"For a sequence of events $\{U_n\}_{n=1}^\infty$, let ${1}_{U_n}$ be and indicator for $U_n$. Let $N = \text{max}_{n \in \mathbb{N}}\{1_{U_n} = 1\}$. $\mathbb{P}(U_n \: i.o) = 0 \Longleftrightarrow \mathbb{E}[N] <\infty $."
I'm not sure if this is true in either direction.

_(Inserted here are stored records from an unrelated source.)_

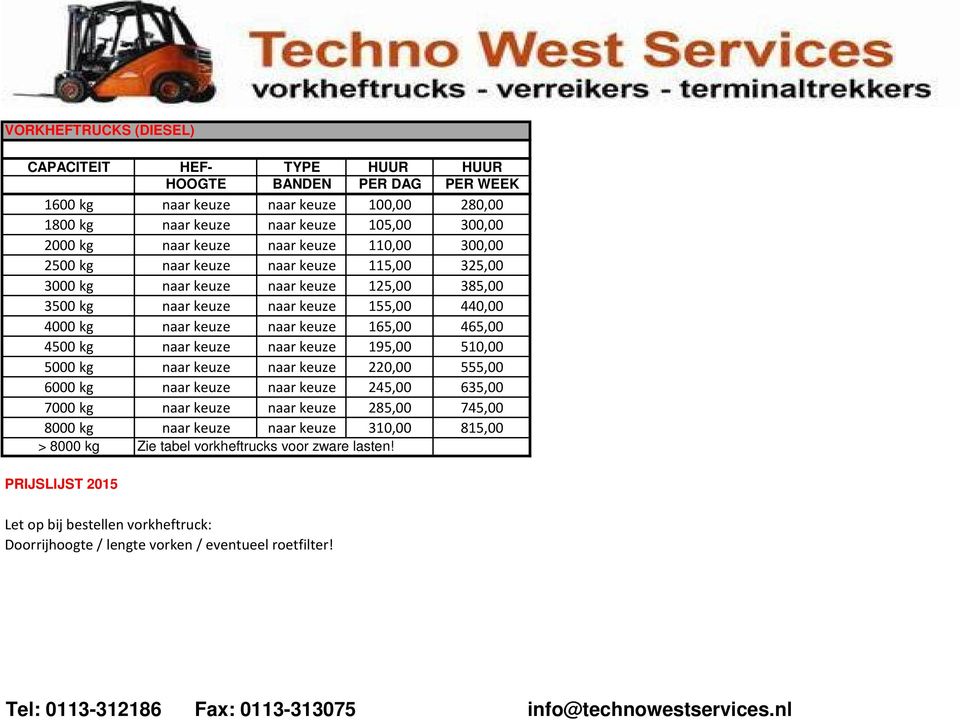 4500 kg naar keuze naar keuze 195,00 510,00 5000 kg naar keuze naar keuze 220,00 555,00 6000 kg naar keuze naar keuze 245,00 635,00 7000 kg naar keuze naar keuze 285,00 745,00 8000 kg naar keuze naar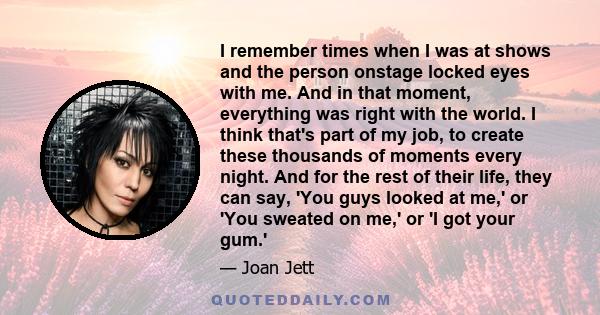 I remember times when I was at shows and the person onstage locked eyes with me. And in that moment, everything was right with the world. I think that's part of my job, to create these thousands of moments every night.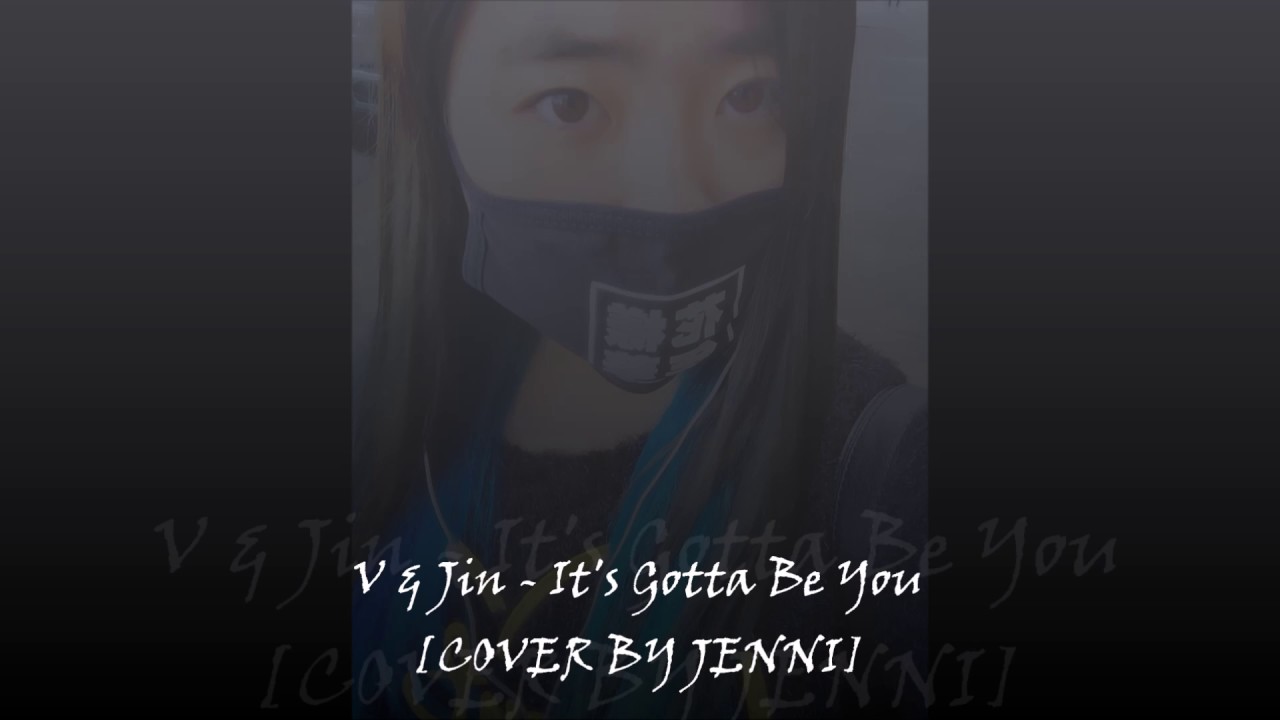 [COVER BY JENNI] V & Jin - 죽어도 너야 It's Gotta Be You - YouTube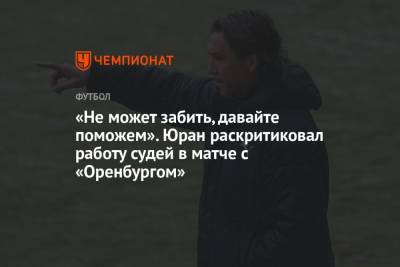 Сергей Юран - «Не может забить, давайте поможем». Юран раскритиковал работу судей в матче с «Оренбургом» - championat.com - Оренбург - Хабаровск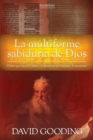 La Multiforme Sabidur?a de Dios : El uso que hace el Nuevo Testamento del Antiguo Testamento - Book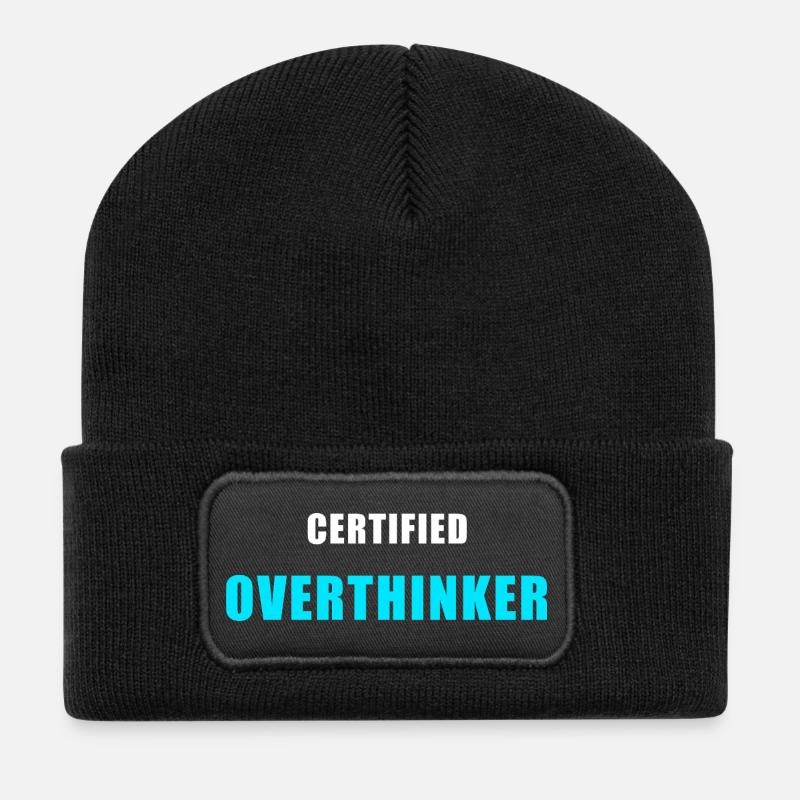 Certified Overthinker Shirt - Funny Gift - Recycled Patch Beanie - black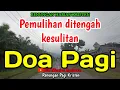 Download Lagu Renungan pagi - Pemulihan di tengah kesulitan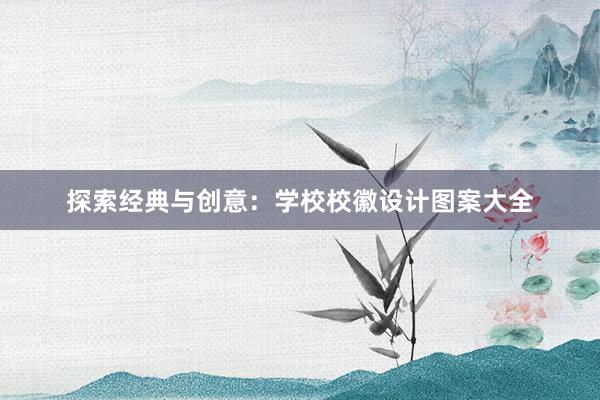 探索经典与创意：学校校徽设计图案大全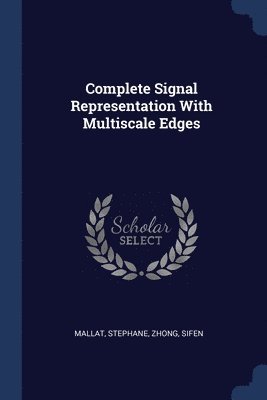 Complete Signal Representation With Multiscale Edges 1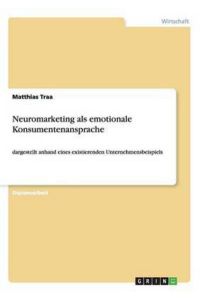 Neuromarketing als emotionale Konsumentenansprache: dargestellt anhand eines existierenden Unternehmensbeispiels
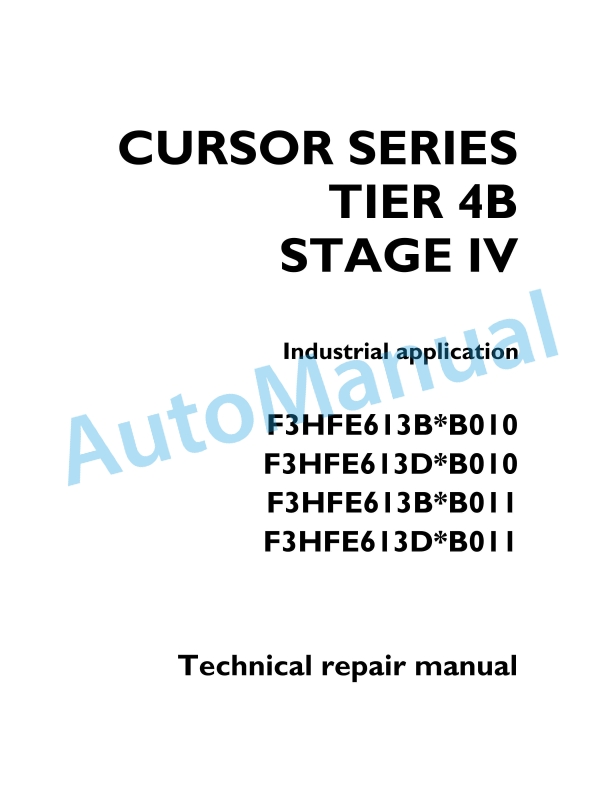 New Holland F3HFE613 Cursor Series Tier 4B - Stage IV Engine Repair Manual P2D32C011E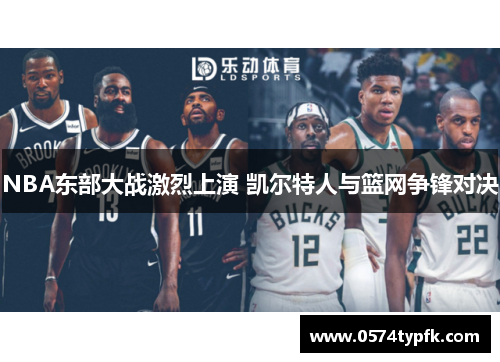 NBA东部大战激烈上演 凯尔特人与篮网争锋对决 NBA东部大战激烈上演 凯尔特人与篮网争锋对决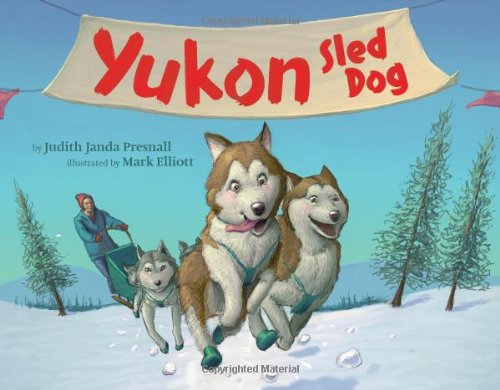 Yukon: Sled Dog by Judith Janda Presnall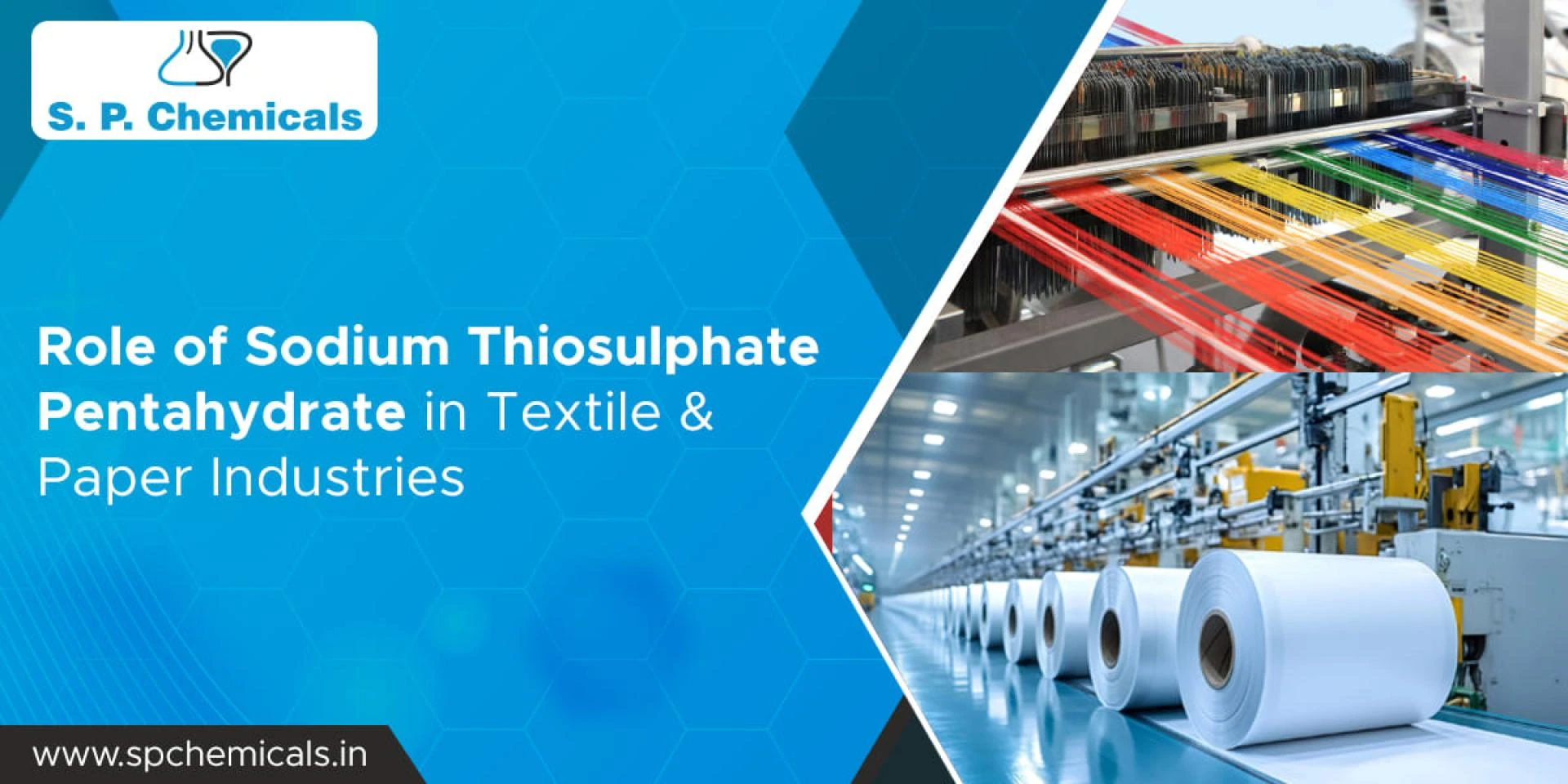 Role of Sodium Thiosulphate Pentahydrate in Textile and Paper Industries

I tried forward first.
Suppose $\mathbb{P}(U_n \: i.o) = 0$. By Borel-Cantelli Lemma,
$\sum_{n=1}^\infty \mathbb{P}(U_n) < \infty $. Note that $\mathbb{P}(N = n) = \mathbb{P}(U_n)\mathbb{P}(\cap_{j=n+1}^\infty U_j^c) = \mathbb{P}(U_n)\mathbb{P}((\cup_{j=n+1}^\infty U_n)^c) = \mathbb{P}(U_n)-\mathbb{P}(U_n)\mathbb{P}(\cup_{j=n+1}^\infty U_n)$.
But then I don't know how to show that $\sum_{n=1}^\infty n\mathbb{P}(N=n) < \infty$ if it is a true statement.